CHALLENGE
Output every one of the rows below as a numbered list with blank lines dropped. Leave the pictures out.

Dataset entries
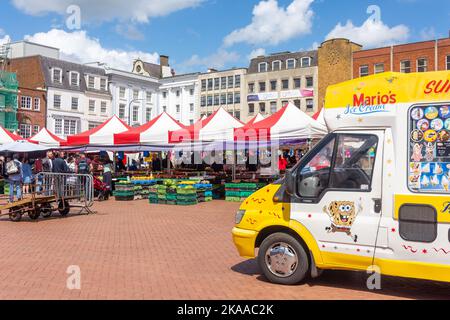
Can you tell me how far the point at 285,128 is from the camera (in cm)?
1656

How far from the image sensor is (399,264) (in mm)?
5566

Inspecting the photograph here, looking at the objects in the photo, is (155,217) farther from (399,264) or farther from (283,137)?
(399,264)

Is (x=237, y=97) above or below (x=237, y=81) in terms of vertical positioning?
below

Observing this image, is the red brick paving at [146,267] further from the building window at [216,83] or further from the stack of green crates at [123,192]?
the building window at [216,83]

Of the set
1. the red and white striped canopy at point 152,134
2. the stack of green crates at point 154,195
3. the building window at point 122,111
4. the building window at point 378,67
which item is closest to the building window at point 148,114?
the building window at point 122,111

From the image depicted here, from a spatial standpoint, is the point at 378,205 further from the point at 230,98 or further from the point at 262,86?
the point at 230,98

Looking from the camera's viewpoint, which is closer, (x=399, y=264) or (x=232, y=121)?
(x=399, y=264)

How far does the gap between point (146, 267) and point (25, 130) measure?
48578 millimetres

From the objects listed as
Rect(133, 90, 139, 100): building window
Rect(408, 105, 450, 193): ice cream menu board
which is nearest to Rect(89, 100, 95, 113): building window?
Rect(133, 90, 139, 100): building window

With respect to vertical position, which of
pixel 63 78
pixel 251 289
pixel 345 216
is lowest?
pixel 251 289

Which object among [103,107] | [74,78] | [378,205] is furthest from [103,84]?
[378,205]
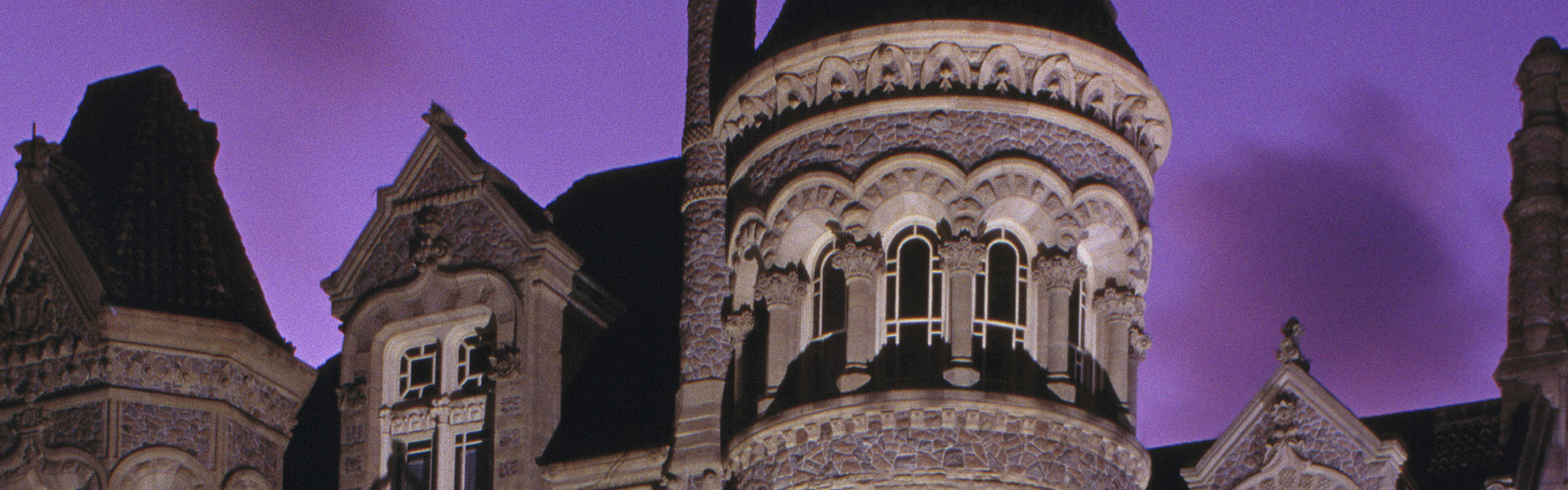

ANSWER
1. Can you tell me how far the point at 285,128 is from the camera (in cm)?
2. 1656
3. How far from the image sensor is (399,264) (in mm)?
4. 5566
5. Inspecting the photograph here, looking at the objects in the photo, is (155,217) farther from (399,264) or farther from (283,137)?
6. (399,264)
7. Is (x=237, y=97) above or below (x=237, y=81) in terms of vertical positioning?
8. below
9. Observing this image, is the red brick paving at [146,267] further from the building window at [216,83] or further from the stack of green crates at [123,192]?
10. the building window at [216,83]
11. Of the set
12. 1. the red and white striped canopy at point 152,134
13. 2. the stack of green crates at point 154,195
14. 3. the building window at point 122,111
15. 4. the building window at point 378,67
16. which item is closest to the building window at point 148,114?
17. the building window at point 122,111
18. From the image depicted here, from a spatial standpoint, is the point at 378,205 further from the point at 230,98 or further from the point at 262,86?
19. the point at 230,98
20. Looking from the camera's viewpoint, which is closer, (x=399, y=264) or (x=232, y=121)?
21. (x=399, y=264)
22. How far does the gap between point (146, 267) and point (25, 130) measure?
23. 48578 millimetres
24. From the objects listed as
25. Rect(133, 90, 139, 100): building window
26. Rect(408, 105, 450, 193): ice cream menu board
27. which is nearest to Rect(89, 100, 95, 113): building window?
28. Rect(133, 90, 139, 100): building window
29. With respect to vertical position, which of
30. pixel 63 78
31. pixel 251 289
32. pixel 345 216
33. is lowest?
34. pixel 251 289
35. Which object among [103,107] | [74,78] | [378,205] is furthest from [103,84]?
36. [378,205]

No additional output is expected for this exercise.